The three-day course, which started in 2011 and won an innovation award from the Association of American Medical Colleges, gives students hands-on experience in basic medical procedures they’re likely to encounter in the ER. The students actually have to perform the procedures on models before they can go into the hospital as residents. They also have to show they can read and interpret X-rays and electrocardiograms, and that they’re armed with communication skills like talking to end-of-life patients about treatment options, Wayne says.
“You cannot practice your skills on patients,” she adds. “If you don’t think you know how to do it, then don’t do it. We are very interested in patient safety.”

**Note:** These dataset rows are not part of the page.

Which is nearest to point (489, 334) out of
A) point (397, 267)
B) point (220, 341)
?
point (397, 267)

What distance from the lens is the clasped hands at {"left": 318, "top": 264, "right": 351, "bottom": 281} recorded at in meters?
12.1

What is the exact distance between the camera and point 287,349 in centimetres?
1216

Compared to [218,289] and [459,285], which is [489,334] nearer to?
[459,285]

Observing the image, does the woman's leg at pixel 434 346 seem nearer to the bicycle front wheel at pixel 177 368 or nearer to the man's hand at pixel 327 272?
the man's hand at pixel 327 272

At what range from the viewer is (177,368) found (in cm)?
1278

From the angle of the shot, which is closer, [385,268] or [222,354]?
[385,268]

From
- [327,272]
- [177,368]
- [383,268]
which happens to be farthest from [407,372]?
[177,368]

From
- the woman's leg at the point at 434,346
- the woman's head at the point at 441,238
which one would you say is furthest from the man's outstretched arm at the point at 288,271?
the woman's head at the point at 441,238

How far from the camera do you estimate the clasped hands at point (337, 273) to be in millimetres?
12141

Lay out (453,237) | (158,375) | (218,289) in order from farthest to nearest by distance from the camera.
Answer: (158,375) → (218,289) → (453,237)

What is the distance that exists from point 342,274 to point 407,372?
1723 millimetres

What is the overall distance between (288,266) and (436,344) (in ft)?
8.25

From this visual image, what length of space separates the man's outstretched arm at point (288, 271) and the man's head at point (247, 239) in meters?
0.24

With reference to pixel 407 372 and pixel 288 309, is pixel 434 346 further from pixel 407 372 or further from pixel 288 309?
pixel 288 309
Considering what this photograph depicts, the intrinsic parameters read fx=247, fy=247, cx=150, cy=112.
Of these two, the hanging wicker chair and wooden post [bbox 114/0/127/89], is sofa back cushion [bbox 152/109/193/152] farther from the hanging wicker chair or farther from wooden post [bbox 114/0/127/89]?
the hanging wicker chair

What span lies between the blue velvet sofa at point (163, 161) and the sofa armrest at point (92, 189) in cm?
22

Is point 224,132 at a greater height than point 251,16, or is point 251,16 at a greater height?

The program also ensures that medical school graduates are starting their clinical experience on the same page, Wayne explains, since they’ve all come from different places and have varying levels of clinical experience.
Too Much Hype?
Still, some experts say the July Effect is all hype. “The overriding evidence is that the degree of problems that arise from [the July Effect] is relatively small,” says Kenneth Ludmerer , a professor of medicine and the history of medicine at Washington University in St. Louis. “The actual problem as opposed to the hype and anticipation is a reflection of one of the strengths [of the medical school system]: the supervision provided.”
Attending physicians are always on call, and a chief resident oversees the interns, so clinical oversight is in place, Ludmerer says. “Medical education is a continuum. Responsibility is earned as you show your capacity to exercise your responsibility wisely.”